Spring is in the air, and – like any farm kid – my thoughts turn to fertile soil, rolling hills and planting crops. I grew up right here in Inver Grove Heights … right in this neighborhood. In fact, where our offices are today was our family raspberry patch. My family operated a truck farm, and we would grow produce to sell in grocery stores and at farmers markets. It was hard work, but it was fun work. I sometimes miss it, to be honest.

Fortunately, I’ve had the chance to stay involved in ag-related work here at Krech, O’Brien, Mueller & Associates. Over the years, I’ve worked on hog barns, fertilizer storage buildings, feed mills and grain handling systems across the upper Midwest. We’re currently helping with a fertilizer bagging facility for a coop in Eau Claire, Wisconsin, and recently completed an assessment of equipment and buildings for the fertilizer division of a multi-national company with plants across the United States and Canada.
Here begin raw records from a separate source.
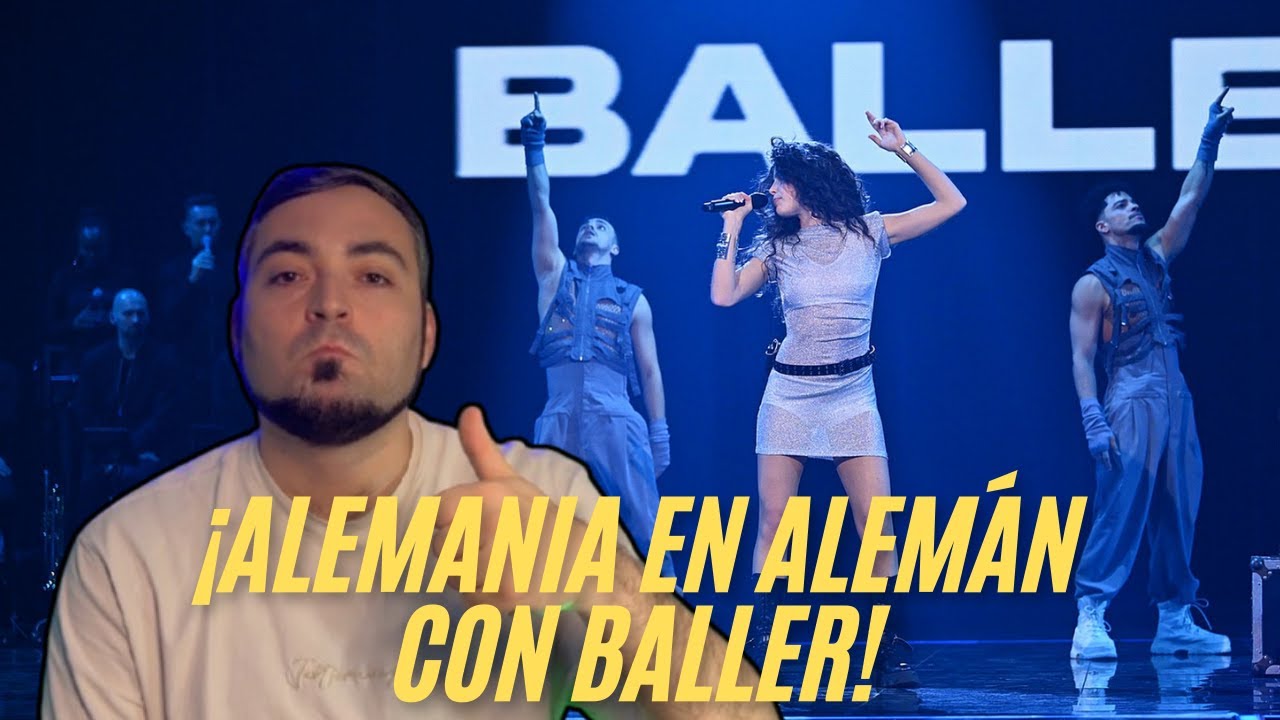 🇩🇪¡Alemania en alemán! Reacciono y valoro Baller de Abor & Tynna y el Chefsache Eurovision 2025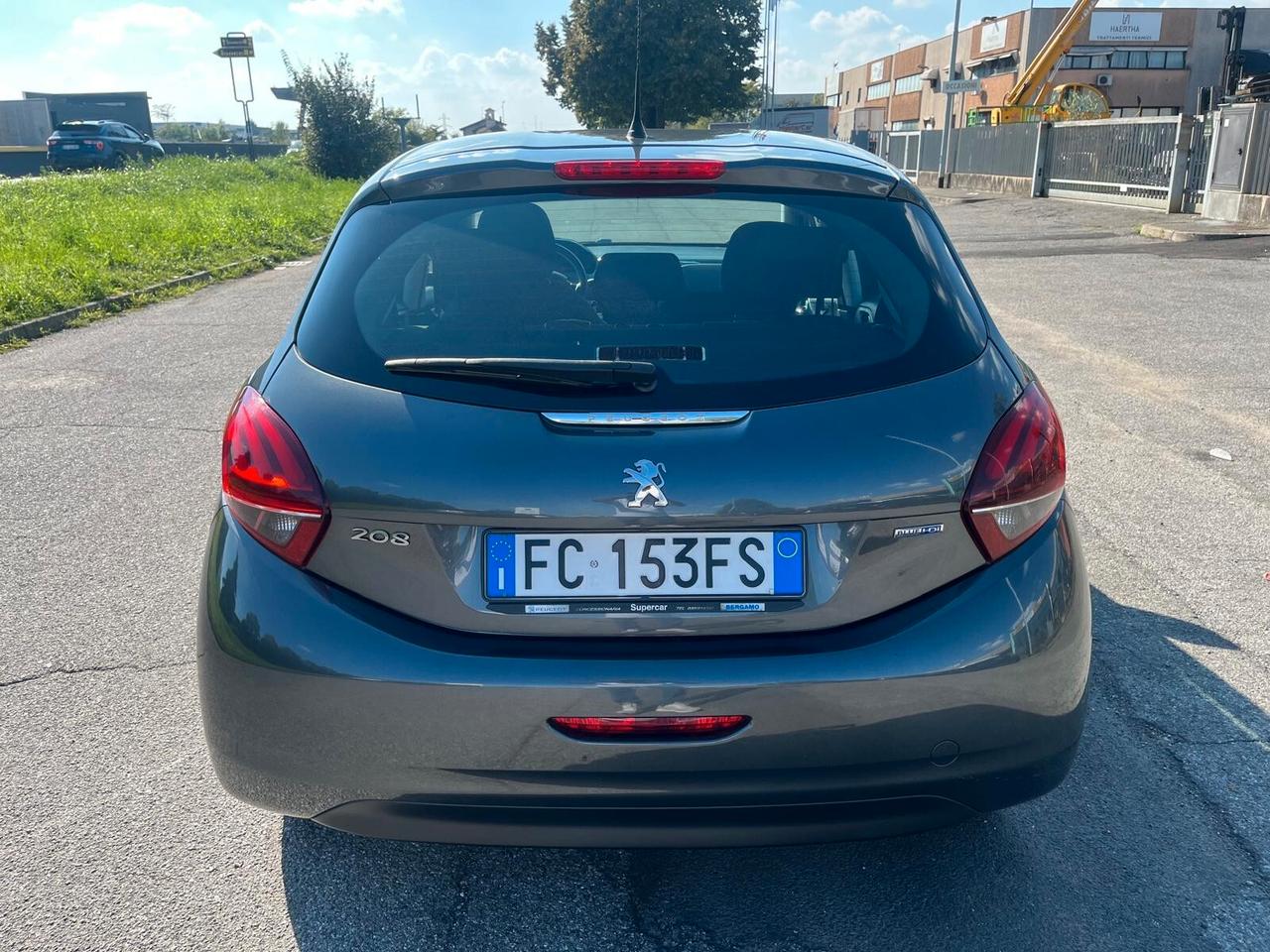 Peugeot 208 BlueHDi 75 5 porte Active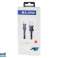 USB 3.0 A - USB C 0.5m schwarzer Blister Bild 4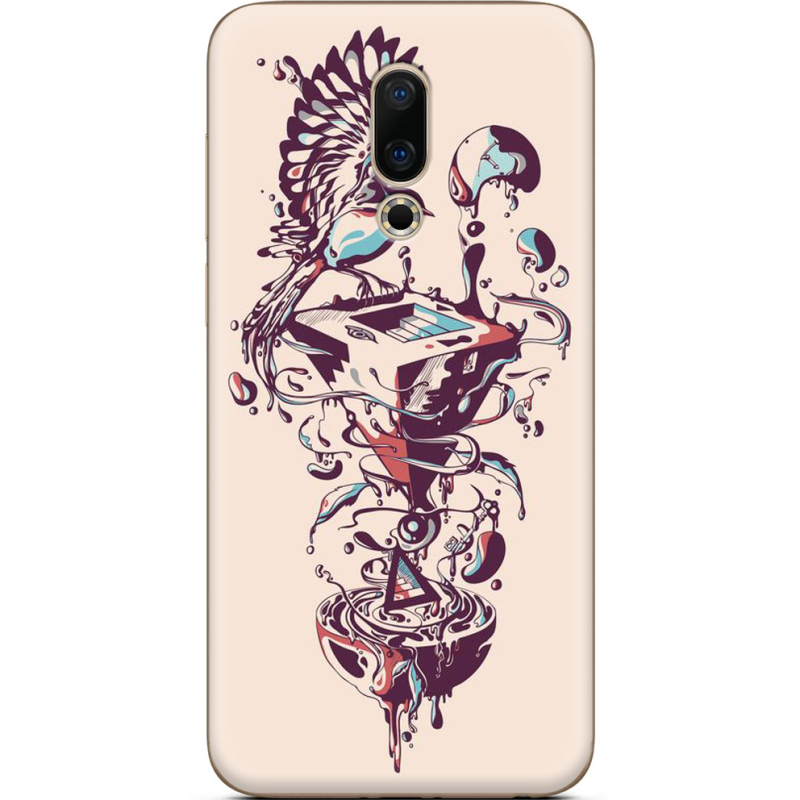 Чехол Uprint Meizu 16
Hog barns and fertilizer facilities have stringent requirements that create unique engineering challenges. A 30,000-gallon liquid fertilizer tank requires a concrete containment dike that prevents any seepage into the groundwater. Similarly, the foundation of a hog-feeding barn must be able to hold waste without leaking. Factor in the stress of Minnesota’s seasonal climate changes, and the task becomes more difficult.

Ag-related work is interesting but it can sometimes be fast-paced because of strict timelines. For instance, we know that construction on a fertilizer containment dike can’t begin until after the spring application, but needs to be completed in time for fall work … a pretty quick turnaround. And we can sketch out what we believe is a workable schedule, but Mother Nature has the ultimate control. If she says, “spring will be late and summer will be wet,” there’s nothing we can do but try to squeeze the work in somehow.

It gives you a whole lot of respect for what our farming friends go through. They have a lot of money at risk, invest in expensive equipment and put in long hours. They’re bright multi-talented people, and I really enjoy talking with them.

I hope you enjoy our wonderful Minnesota spring. As you drive around the countryside, enjoy the beauty and give thanks to the farmers who work so hard to produce the food we need.